## [Text provided]
Archbishop Romero lived on the grounds of Hospitalito from the start of his archbishopric, and he started to live in the small shack seen today since his 60th birthday, August 15, 1977, when he ordered the Archbishop’s Palace to be turned into a cafeteria for priests. The hospital had been instituted for the care of impoverished cancer patients who would otherwise be left on the street. (Divine Providence Web Site.) It has a capacity for 120 patients. Romero maintained a friendship with the hospital from its foundation in 1966, when he was a priest in San Miguel. From time to time, he would come say Mass for the patients and the nuns who ran the hospital. When he was ordained a bishop in 1970, he arranged for the collection from his ordination mass to be donated to the Hospitalito. When he was Bishop of Santiago de Maria (1974-1977), he began to be lodged at Hospitalito whenever he visited the capital. At this time, he assumed the role of chaplain to the nuns, and he visited them to dine and pray with them. (John A. Donaghy, Romero’s Legacy in Context, unpublished paper, abstract available at AAR Abstracts, November 19-22, 2005.)

Romero himself christened the Chapel at the hospital. “On July, 16 1974, in a solemn ceremony,” Sister Luz Isabel Cueva recalled, “Monsignor Romero consecrated the Expiatory Temple of the Divine Providence Hospital with oil -- and on March 24, 1980, he consecrated that same temple ... with his own blood, which he offered to God to defend his people, whom he loved so much.” (Las hermanas del Hospitalito recuerdan a Monseñor [The Sisters of Hospitalito Remember Monseñor], Carta a las Iglesias, Year XX, Nº.443-444, February 1-29, 2000.) After Romero was appointed archbishop, the nuns had the small house built for him so that he could be more comfortable there. They gave him the keys as a birthday present for his 60th birthday, with all the staff and patients looking on. They turned down his intentions to pay them, but from time to time he gave them money. When he won a peace prize in 1980, he gave the entire award of $10,000 to the nuns for the hospital, that they used to start an orphanage for the children of the cancer patients. (Josué Parada, El último legado de Monseñor Romero [Archbishop Romero’s final legacy], DIARIO CO-LATINO, March 24, 2010.)

Stored items
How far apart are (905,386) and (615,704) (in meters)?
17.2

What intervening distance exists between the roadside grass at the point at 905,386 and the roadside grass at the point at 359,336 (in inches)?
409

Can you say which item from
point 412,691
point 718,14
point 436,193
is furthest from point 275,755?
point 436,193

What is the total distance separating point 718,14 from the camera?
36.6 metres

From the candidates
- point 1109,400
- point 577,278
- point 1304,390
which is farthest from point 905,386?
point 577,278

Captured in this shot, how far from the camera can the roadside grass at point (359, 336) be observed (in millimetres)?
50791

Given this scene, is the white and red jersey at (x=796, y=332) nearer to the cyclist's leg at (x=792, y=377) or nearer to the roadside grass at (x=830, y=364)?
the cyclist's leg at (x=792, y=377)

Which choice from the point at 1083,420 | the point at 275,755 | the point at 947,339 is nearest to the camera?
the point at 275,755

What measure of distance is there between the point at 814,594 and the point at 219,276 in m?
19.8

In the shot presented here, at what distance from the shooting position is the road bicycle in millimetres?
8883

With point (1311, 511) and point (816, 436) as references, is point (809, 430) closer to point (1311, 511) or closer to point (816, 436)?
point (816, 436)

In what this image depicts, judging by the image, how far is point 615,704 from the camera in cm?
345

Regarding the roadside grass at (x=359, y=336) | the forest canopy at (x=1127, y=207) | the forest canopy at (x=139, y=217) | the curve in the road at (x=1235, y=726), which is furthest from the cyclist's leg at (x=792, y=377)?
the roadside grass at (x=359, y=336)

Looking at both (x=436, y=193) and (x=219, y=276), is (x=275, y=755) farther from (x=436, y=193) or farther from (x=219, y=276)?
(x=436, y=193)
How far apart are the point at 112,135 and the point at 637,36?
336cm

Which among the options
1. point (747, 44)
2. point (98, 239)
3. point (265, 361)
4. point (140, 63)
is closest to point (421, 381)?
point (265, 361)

## [Work task 1]
Answer these questions from the text on Romero and the Hospitalito.
(a) How many patients can the hospital hold?
(b) In what year was the hospital founded?
(c) How much was the peace prize award that Romero gave to the nuns?
## [Work task 2]
Decide whether each statement agrees with the text on Romero and the Hospitalito, and quote the words that settle it.
(a) Romero was ordained a bishop in 1970.
(b) Romero had the Archbishop's Palace turned into a hospital.
(c) The nuns used the prize money to start an orphanage.
## [Work task 3]
Carry the text on Romero and the Hospitalito forward from its last sentence.
None of the items is needed for this work.

## [Written answer 1]
(a) 120 patients
(b) 1966
(c) $10,000

## [Written answer 2]
(a) Yes: "When he was ordained a bishop in 1970"
(b) No: "he ordered the Archbishop’s Palace to be turned into a cafeteria for priests"
(c) Yes: "that they used to start an orphanage for the children of the cancer patients"

## [Written answer 3]
While he lived there, Romero regularly observed a “Holy Hour” in the Hospital Chapel, “which he did with a lot of fervor, eloquence and profundity,” according to Sister Luz Isabel Cueva, who was the Superior of the nuns. “He had the gift of the Word,” said Sister Luz Isabel, “that is why many people would come to hear him with joy.” (Cartas, supra.) Sister Luz Isabel recalled that, after or before the Holy Hour, Romero would go visit the patients and he would say to them, “You are the Suffering Christ and your bed is the Cross.” (Id.) Among the few guests whom Archbishop Romero entertained at Hospitalito was Cardinal Aloíso Lorscheider of Brazil, who turned down lodging with a wealthy Catholic patron to stay with Romero.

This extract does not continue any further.